To be done:
Reproduce the data below verbatim from the line containing "Where vertically does" through its final line, and produce nothing more.

Dataset records:

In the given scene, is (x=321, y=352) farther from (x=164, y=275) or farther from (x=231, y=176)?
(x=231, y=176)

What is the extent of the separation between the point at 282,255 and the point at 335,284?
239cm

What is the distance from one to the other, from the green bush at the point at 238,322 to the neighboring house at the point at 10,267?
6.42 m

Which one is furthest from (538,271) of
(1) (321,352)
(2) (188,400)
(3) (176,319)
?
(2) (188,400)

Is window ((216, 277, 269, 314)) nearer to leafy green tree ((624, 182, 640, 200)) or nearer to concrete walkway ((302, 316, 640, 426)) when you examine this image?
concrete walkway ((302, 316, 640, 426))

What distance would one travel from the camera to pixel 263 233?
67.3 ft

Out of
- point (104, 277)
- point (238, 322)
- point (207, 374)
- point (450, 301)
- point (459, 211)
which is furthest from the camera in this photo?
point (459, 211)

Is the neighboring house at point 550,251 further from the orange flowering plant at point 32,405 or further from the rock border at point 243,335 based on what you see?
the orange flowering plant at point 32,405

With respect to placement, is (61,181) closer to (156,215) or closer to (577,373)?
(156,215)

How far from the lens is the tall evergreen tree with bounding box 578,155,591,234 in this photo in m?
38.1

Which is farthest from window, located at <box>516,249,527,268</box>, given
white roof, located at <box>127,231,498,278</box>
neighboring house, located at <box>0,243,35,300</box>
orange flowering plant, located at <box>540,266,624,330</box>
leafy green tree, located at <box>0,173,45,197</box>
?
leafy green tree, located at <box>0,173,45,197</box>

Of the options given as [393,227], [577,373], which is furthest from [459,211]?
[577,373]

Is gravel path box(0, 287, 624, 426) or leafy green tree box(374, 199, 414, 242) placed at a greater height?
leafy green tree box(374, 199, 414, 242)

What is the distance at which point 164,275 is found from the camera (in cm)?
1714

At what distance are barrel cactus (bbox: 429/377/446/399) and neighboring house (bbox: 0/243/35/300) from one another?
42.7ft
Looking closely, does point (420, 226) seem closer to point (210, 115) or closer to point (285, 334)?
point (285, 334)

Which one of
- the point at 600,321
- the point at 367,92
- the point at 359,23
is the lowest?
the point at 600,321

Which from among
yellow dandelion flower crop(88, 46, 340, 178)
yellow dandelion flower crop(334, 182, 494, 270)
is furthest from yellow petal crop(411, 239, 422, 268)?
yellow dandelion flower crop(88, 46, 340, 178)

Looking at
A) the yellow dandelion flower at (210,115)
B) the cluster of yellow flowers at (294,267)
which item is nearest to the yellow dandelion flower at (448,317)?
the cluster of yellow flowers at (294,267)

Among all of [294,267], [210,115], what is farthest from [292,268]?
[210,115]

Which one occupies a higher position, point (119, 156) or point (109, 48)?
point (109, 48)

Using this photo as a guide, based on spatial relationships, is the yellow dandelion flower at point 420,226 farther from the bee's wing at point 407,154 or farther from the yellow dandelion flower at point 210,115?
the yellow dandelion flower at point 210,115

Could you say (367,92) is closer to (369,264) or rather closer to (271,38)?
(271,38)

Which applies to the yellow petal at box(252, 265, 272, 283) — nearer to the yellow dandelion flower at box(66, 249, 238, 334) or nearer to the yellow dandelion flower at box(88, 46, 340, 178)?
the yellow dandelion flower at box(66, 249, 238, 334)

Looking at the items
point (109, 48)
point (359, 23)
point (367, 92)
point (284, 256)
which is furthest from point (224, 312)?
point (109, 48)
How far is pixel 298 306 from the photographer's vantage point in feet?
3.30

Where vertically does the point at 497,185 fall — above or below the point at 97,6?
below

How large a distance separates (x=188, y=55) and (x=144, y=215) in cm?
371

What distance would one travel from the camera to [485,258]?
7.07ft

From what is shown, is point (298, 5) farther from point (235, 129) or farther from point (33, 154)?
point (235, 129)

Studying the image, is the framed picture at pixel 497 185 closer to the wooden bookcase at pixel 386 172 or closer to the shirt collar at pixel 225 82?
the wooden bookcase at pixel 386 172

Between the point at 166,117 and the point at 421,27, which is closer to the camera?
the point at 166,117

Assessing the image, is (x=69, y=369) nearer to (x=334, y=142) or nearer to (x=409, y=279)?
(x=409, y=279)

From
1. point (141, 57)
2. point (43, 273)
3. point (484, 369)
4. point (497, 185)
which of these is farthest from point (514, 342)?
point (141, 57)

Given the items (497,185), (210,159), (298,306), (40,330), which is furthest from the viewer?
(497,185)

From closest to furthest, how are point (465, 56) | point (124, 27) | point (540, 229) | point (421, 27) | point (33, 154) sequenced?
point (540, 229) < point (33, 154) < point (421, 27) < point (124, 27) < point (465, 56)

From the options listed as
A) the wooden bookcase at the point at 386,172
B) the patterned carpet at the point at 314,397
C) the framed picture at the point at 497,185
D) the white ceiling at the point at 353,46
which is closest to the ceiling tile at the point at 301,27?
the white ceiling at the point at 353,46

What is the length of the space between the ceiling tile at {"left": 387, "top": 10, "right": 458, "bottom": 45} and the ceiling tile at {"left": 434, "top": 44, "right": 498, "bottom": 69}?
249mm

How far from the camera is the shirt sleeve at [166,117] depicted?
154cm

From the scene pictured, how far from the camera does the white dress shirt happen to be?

Expected output:
Where vertically does the point at 497,185 fall — above or below the point at 97,6?
below

How large a distance separates (x=188, y=55) and (x=144, y=215) in cm?
371

What distance would one travel from the camera to [485,258]?
7.07ft

From what is shown, is point (298, 5) farther from point (235, 129) or farther from point (33, 154)?
point (235, 129)

Studying the image, is the framed picture at pixel 497 185 closer to the wooden bookcase at pixel 386 172 or closer to the shirt collar at pixel 225 82?
the wooden bookcase at pixel 386 172

Between the point at 166,117 and the point at 421,27, which is closer to the camera?
the point at 166,117

Assessing the image, is (x=69, y=369) nearer to (x=334, y=142) or nearer to (x=409, y=279)?
(x=409, y=279)

From
1. point (141, 57)
2. point (43, 273)
3. point (484, 369)
4. point (497, 185)
which of these is farthest from point (514, 342)?
point (141, 57)

Given the items (497,185), (210,159), (298,306), (40,330), which is furthest from the viewer?
(497,185)

From closest to furthest, how are point (465, 56) | point (124, 27) | point (540, 229) | point (421, 27) | point (33, 154) sequenced?
point (540, 229) < point (33, 154) < point (421, 27) < point (124, 27) < point (465, 56)

From the options listed as
A) the wooden bookcase at the point at 386,172
B) the patterned carpet at the point at 314,397
C) the framed picture at the point at 497,185
D) the white ceiling at the point at 353,46
which is closest to the ceiling tile at the point at 301,27?
the white ceiling at the point at 353,46

What is the length of the space between the ceiling tile at {"left": 387, "top": 10, "right": 458, "bottom": 45} and the ceiling tile at {"left": 434, "top": 44, "right": 498, "bottom": 69}?
249mm

How far from the camera is the shirt sleeve at [166,117] depicted?
154cm

From the scene pictured, how far from the camera does the white dress shirt happen to be?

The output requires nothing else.